Parents of children with disabilities have a greater incentive than most to prepare a will before they die, Ottawa disabilities and estate planning lawyer Kenneth Pope tells AdvocateDaily.com.
Pope, principal of Kenneth C. Pope Law, says half the population is estimated to have no will, putting them at risk of dying intestate.
For Ontarians who die without a will, their assets are distributed according to strict rules set out in the Succession Law Reform Act (SLRA) in a process that Pope says can become “untidy” or “messy,” resulting in potentially high probate and legal fees.
That might not be such a big deal for younger people with few assets to share, or for married people whose spouses are already named as beneficiaries on their RRSPs and life insurance policies, Pope says.
However, for parents of children with disabilities, he says that messiness can have serious consequences for their offspring’s future care.
“If you have a child with disabilities, then you should have a Henson Trust as part of your will, so that the share to be received by that child is protected,” Pope says. “As well, they will need a trustee to manage the funds for them.”
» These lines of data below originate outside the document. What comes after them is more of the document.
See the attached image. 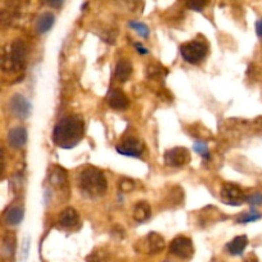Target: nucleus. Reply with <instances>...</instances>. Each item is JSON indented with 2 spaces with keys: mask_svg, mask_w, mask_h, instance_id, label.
<instances>
[{
  "mask_svg": "<svg viewBox=\"0 0 262 262\" xmlns=\"http://www.w3.org/2000/svg\"><path fill=\"white\" fill-rule=\"evenodd\" d=\"M84 136V122L81 115L72 114L61 118L53 129V142L58 147L71 150Z\"/></svg>",
  "mask_w": 262,
  "mask_h": 262,
  "instance_id": "f257e3e1",
  "label": "nucleus"
},
{
  "mask_svg": "<svg viewBox=\"0 0 262 262\" xmlns=\"http://www.w3.org/2000/svg\"><path fill=\"white\" fill-rule=\"evenodd\" d=\"M77 184L84 197L99 199L107 189V181L104 171L95 166H87L77 177Z\"/></svg>",
  "mask_w": 262,
  "mask_h": 262,
  "instance_id": "f03ea898",
  "label": "nucleus"
},
{
  "mask_svg": "<svg viewBox=\"0 0 262 262\" xmlns=\"http://www.w3.org/2000/svg\"><path fill=\"white\" fill-rule=\"evenodd\" d=\"M27 59V45L25 41L17 38L3 51L2 67L5 72H19L25 68Z\"/></svg>",
  "mask_w": 262,
  "mask_h": 262,
  "instance_id": "7ed1b4c3",
  "label": "nucleus"
},
{
  "mask_svg": "<svg viewBox=\"0 0 262 262\" xmlns=\"http://www.w3.org/2000/svg\"><path fill=\"white\" fill-rule=\"evenodd\" d=\"M209 53V46L200 40H192L181 46V55L189 64H200Z\"/></svg>",
  "mask_w": 262,
  "mask_h": 262,
  "instance_id": "20e7f679",
  "label": "nucleus"
},
{
  "mask_svg": "<svg viewBox=\"0 0 262 262\" xmlns=\"http://www.w3.org/2000/svg\"><path fill=\"white\" fill-rule=\"evenodd\" d=\"M220 197H222V201L229 206H241L245 202H247V196L243 192V189L233 183L223 184Z\"/></svg>",
  "mask_w": 262,
  "mask_h": 262,
  "instance_id": "39448f33",
  "label": "nucleus"
},
{
  "mask_svg": "<svg viewBox=\"0 0 262 262\" xmlns=\"http://www.w3.org/2000/svg\"><path fill=\"white\" fill-rule=\"evenodd\" d=\"M170 250L171 255L176 257L181 258V260H191L194 255V247L192 241L188 237H177L170 242Z\"/></svg>",
  "mask_w": 262,
  "mask_h": 262,
  "instance_id": "423d86ee",
  "label": "nucleus"
},
{
  "mask_svg": "<svg viewBox=\"0 0 262 262\" xmlns=\"http://www.w3.org/2000/svg\"><path fill=\"white\" fill-rule=\"evenodd\" d=\"M164 161L168 166L171 168H182L189 164L191 161V152L186 147H174L170 148L164 155Z\"/></svg>",
  "mask_w": 262,
  "mask_h": 262,
  "instance_id": "0eeeda50",
  "label": "nucleus"
},
{
  "mask_svg": "<svg viewBox=\"0 0 262 262\" xmlns=\"http://www.w3.org/2000/svg\"><path fill=\"white\" fill-rule=\"evenodd\" d=\"M143 150H145L143 143L132 136L122 140V142L117 146L118 152L123 156H128V158H141Z\"/></svg>",
  "mask_w": 262,
  "mask_h": 262,
  "instance_id": "6e6552de",
  "label": "nucleus"
},
{
  "mask_svg": "<svg viewBox=\"0 0 262 262\" xmlns=\"http://www.w3.org/2000/svg\"><path fill=\"white\" fill-rule=\"evenodd\" d=\"M28 0H9L3 9V22L13 23L25 14Z\"/></svg>",
  "mask_w": 262,
  "mask_h": 262,
  "instance_id": "1a4fd4ad",
  "label": "nucleus"
},
{
  "mask_svg": "<svg viewBox=\"0 0 262 262\" xmlns=\"http://www.w3.org/2000/svg\"><path fill=\"white\" fill-rule=\"evenodd\" d=\"M9 110L18 119H26L31 113V104L27 97L20 94H15L9 100Z\"/></svg>",
  "mask_w": 262,
  "mask_h": 262,
  "instance_id": "9d476101",
  "label": "nucleus"
},
{
  "mask_svg": "<svg viewBox=\"0 0 262 262\" xmlns=\"http://www.w3.org/2000/svg\"><path fill=\"white\" fill-rule=\"evenodd\" d=\"M59 225L64 229H77L79 227V215L73 207H67L59 215Z\"/></svg>",
  "mask_w": 262,
  "mask_h": 262,
  "instance_id": "9b49d317",
  "label": "nucleus"
},
{
  "mask_svg": "<svg viewBox=\"0 0 262 262\" xmlns=\"http://www.w3.org/2000/svg\"><path fill=\"white\" fill-rule=\"evenodd\" d=\"M8 145L10 146L14 150H19L27 142V130L25 127H18L12 128V129L8 132Z\"/></svg>",
  "mask_w": 262,
  "mask_h": 262,
  "instance_id": "f8f14e48",
  "label": "nucleus"
},
{
  "mask_svg": "<svg viewBox=\"0 0 262 262\" xmlns=\"http://www.w3.org/2000/svg\"><path fill=\"white\" fill-rule=\"evenodd\" d=\"M107 104L112 109L125 110L129 106V99L122 90L114 89L107 95Z\"/></svg>",
  "mask_w": 262,
  "mask_h": 262,
  "instance_id": "ddd939ff",
  "label": "nucleus"
},
{
  "mask_svg": "<svg viewBox=\"0 0 262 262\" xmlns=\"http://www.w3.org/2000/svg\"><path fill=\"white\" fill-rule=\"evenodd\" d=\"M49 182H50L51 187L54 188L63 189L68 184V179H67V171L61 169L60 166H53L49 173Z\"/></svg>",
  "mask_w": 262,
  "mask_h": 262,
  "instance_id": "4468645a",
  "label": "nucleus"
},
{
  "mask_svg": "<svg viewBox=\"0 0 262 262\" xmlns=\"http://www.w3.org/2000/svg\"><path fill=\"white\" fill-rule=\"evenodd\" d=\"M23 216H25V211L19 206L8 207L4 211V215H3L5 224L10 225V227H15V225L19 224L23 220Z\"/></svg>",
  "mask_w": 262,
  "mask_h": 262,
  "instance_id": "2eb2a0df",
  "label": "nucleus"
},
{
  "mask_svg": "<svg viewBox=\"0 0 262 262\" xmlns=\"http://www.w3.org/2000/svg\"><path fill=\"white\" fill-rule=\"evenodd\" d=\"M146 246H147V252L151 255L160 253L165 248V241L158 233H150L146 238Z\"/></svg>",
  "mask_w": 262,
  "mask_h": 262,
  "instance_id": "dca6fc26",
  "label": "nucleus"
},
{
  "mask_svg": "<svg viewBox=\"0 0 262 262\" xmlns=\"http://www.w3.org/2000/svg\"><path fill=\"white\" fill-rule=\"evenodd\" d=\"M132 63L129 60H127V59H120L118 61L117 67H115L114 76L119 82H127L129 79V77L132 76Z\"/></svg>",
  "mask_w": 262,
  "mask_h": 262,
  "instance_id": "f3484780",
  "label": "nucleus"
},
{
  "mask_svg": "<svg viewBox=\"0 0 262 262\" xmlns=\"http://www.w3.org/2000/svg\"><path fill=\"white\" fill-rule=\"evenodd\" d=\"M248 246L247 235H238L227 245V251L232 256H241Z\"/></svg>",
  "mask_w": 262,
  "mask_h": 262,
  "instance_id": "a211bd4d",
  "label": "nucleus"
},
{
  "mask_svg": "<svg viewBox=\"0 0 262 262\" xmlns=\"http://www.w3.org/2000/svg\"><path fill=\"white\" fill-rule=\"evenodd\" d=\"M151 206L146 201H140L133 209V219L138 223H143L150 219Z\"/></svg>",
  "mask_w": 262,
  "mask_h": 262,
  "instance_id": "6ab92c4d",
  "label": "nucleus"
},
{
  "mask_svg": "<svg viewBox=\"0 0 262 262\" xmlns=\"http://www.w3.org/2000/svg\"><path fill=\"white\" fill-rule=\"evenodd\" d=\"M55 22V15L50 12H45L38 17L37 22H36V30L38 33H46L48 31L51 30Z\"/></svg>",
  "mask_w": 262,
  "mask_h": 262,
  "instance_id": "aec40b11",
  "label": "nucleus"
},
{
  "mask_svg": "<svg viewBox=\"0 0 262 262\" xmlns=\"http://www.w3.org/2000/svg\"><path fill=\"white\" fill-rule=\"evenodd\" d=\"M3 256L7 258H12L15 252V237L13 233H7L3 238V246H2Z\"/></svg>",
  "mask_w": 262,
  "mask_h": 262,
  "instance_id": "412c9836",
  "label": "nucleus"
},
{
  "mask_svg": "<svg viewBox=\"0 0 262 262\" xmlns=\"http://www.w3.org/2000/svg\"><path fill=\"white\" fill-rule=\"evenodd\" d=\"M129 27L133 28V30H135L142 38H147L148 36H150V28H148L145 23L137 22V20H130Z\"/></svg>",
  "mask_w": 262,
  "mask_h": 262,
  "instance_id": "4be33fe9",
  "label": "nucleus"
},
{
  "mask_svg": "<svg viewBox=\"0 0 262 262\" xmlns=\"http://www.w3.org/2000/svg\"><path fill=\"white\" fill-rule=\"evenodd\" d=\"M193 150L199 154L200 156L205 159V160H209L210 159V150H209V146L205 141H196L193 145Z\"/></svg>",
  "mask_w": 262,
  "mask_h": 262,
  "instance_id": "5701e85b",
  "label": "nucleus"
},
{
  "mask_svg": "<svg viewBox=\"0 0 262 262\" xmlns=\"http://www.w3.org/2000/svg\"><path fill=\"white\" fill-rule=\"evenodd\" d=\"M209 4L210 0H186L187 8L194 12H202Z\"/></svg>",
  "mask_w": 262,
  "mask_h": 262,
  "instance_id": "b1692460",
  "label": "nucleus"
},
{
  "mask_svg": "<svg viewBox=\"0 0 262 262\" xmlns=\"http://www.w3.org/2000/svg\"><path fill=\"white\" fill-rule=\"evenodd\" d=\"M261 219V215L256 211H251V212H245V214L241 215L237 219V222L239 224H248V223L252 222H257V220Z\"/></svg>",
  "mask_w": 262,
  "mask_h": 262,
  "instance_id": "393cba45",
  "label": "nucleus"
},
{
  "mask_svg": "<svg viewBox=\"0 0 262 262\" xmlns=\"http://www.w3.org/2000/svg\"><path fill=\"white\" fill-rule=\"evenodd\" d=\"M247 202L251 206H261L262 193H252L251 196H247Z\"/></svg>",
  "mask_w": 262,
  "mask_h": 262,
  "instance_id": "a878e982",
  "label": "nucleus"
},
{
  "mask_svg": "<svg viewBox=\"0 0 262 262\" xmlns=\"http://www.w3.org/2000/svg\"><path fill=\"white\" fill-rule=\"evenodd\" d=\"M119 187L120 191L130 192L133 189V187H135V183H133L132 181H129V179H123V181H120Z\"/></svg>",
  "mask_w": 262,
  "mask_h": 262,
  "instance_id": "bb28decb",
  "label": "nucleus"
},
{
  "mask_svg": "<svg viewBox=\"0 0 262 262\" xmlns=\"http://www.w3.org/2000/svg\"><path fill=\"white\" fill-rule=\"evenodd\" d=\"M45 3L54 9H59V8L63 7L64 0H45Z\"/></svg>",
  "mask_w": 262,
  "mask_h": 262,
  "instance_id": "cd10ccee",
  "label": "nucleus"
},
{
  "mask_svg": "<svg viewBox=\"0 0 262 262\" xmlns=\"http://www.w3.org/2000/svg\"><path fill=\"white\" fill-rule=\"evenodd\" d=\"M135 48L137 49V51L141 54V55H147V54H148L147 49H146L143 45H141V43L136 42V43H135Z\"/></svg>",
  "mask_w": 262,
  "mask_h": 262,
  "instance_id": "c85d7f7f",
  "label": "nucleus"
},
{
  "mask_svg": "<svg viewBox=\"0 0 262 262\" xmlns=\"http://www.w3.org/2000/svg\"><path fill=\"white\" fill-rule=\"evenodd\" d=\"M256 33L260 38H262V18L256 22Z\"/></svg>",
  "mask_w": 262,
  "mask_h": 262,
  "instance_id": "c756f323",
  "label": "nucleus"
},
{
  "mask_svg": "<svg viewBox=\"0 0 262 262\" xmlns=\"http://www.w3.org/2000/svg\"><path fill=\"white\" fill-rule=\"evenodd\" d=\"M245 262H257V260H256V258H248V260Z\"/></svg>",
  "mask_w": 262,
  "mask_h": 262,
  "instance_id": "7c9ffc66",
  "label": "nucleus"
}]
</instances>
The trusts, which were originally designed to protect the inheritance of children with special needs while at the same time preserving their rights to provincial disability benefits, date back to a 1989 case, he explains.
Before their recognition, a family member with special needs who received an inheritance would see that money characterized as an asset for the purposes of the Ontario Disability Support Program (ODSP), which could disqualify them from any entitlement to benefits.
During the last three decades, Pope has prepared more than 4,000 Henson Trusts, but even that total is a drop in the bucket of the more than 300,000 people receiving ODSP benefits, he adds.
According to the SLRA, the deceased’s surviving spouse gets the first $200,000 from the estate, with the remainder divided between the spouse and any surviving children. When there is just one child, the assets are split equally with the spouse.
Any amount over $200,000 is shared equally among the spouse and the children.
However, the SLRA does not take into account the individual circumstances of the deceased or their family, Pope says.
“If it happens that there was a second marriage, then the second spouse will have a claim, even if it was intended that the parties remained separate as to property,” he says. “If there was no will, it defaults to the matrimonial claim and preferential interest.
“At the same time, the share for a child with a disability could disqualify them from provincial disability benefits under the asset test,” which limits ODSP recipients to just $40,000 in total assets, Pope adds.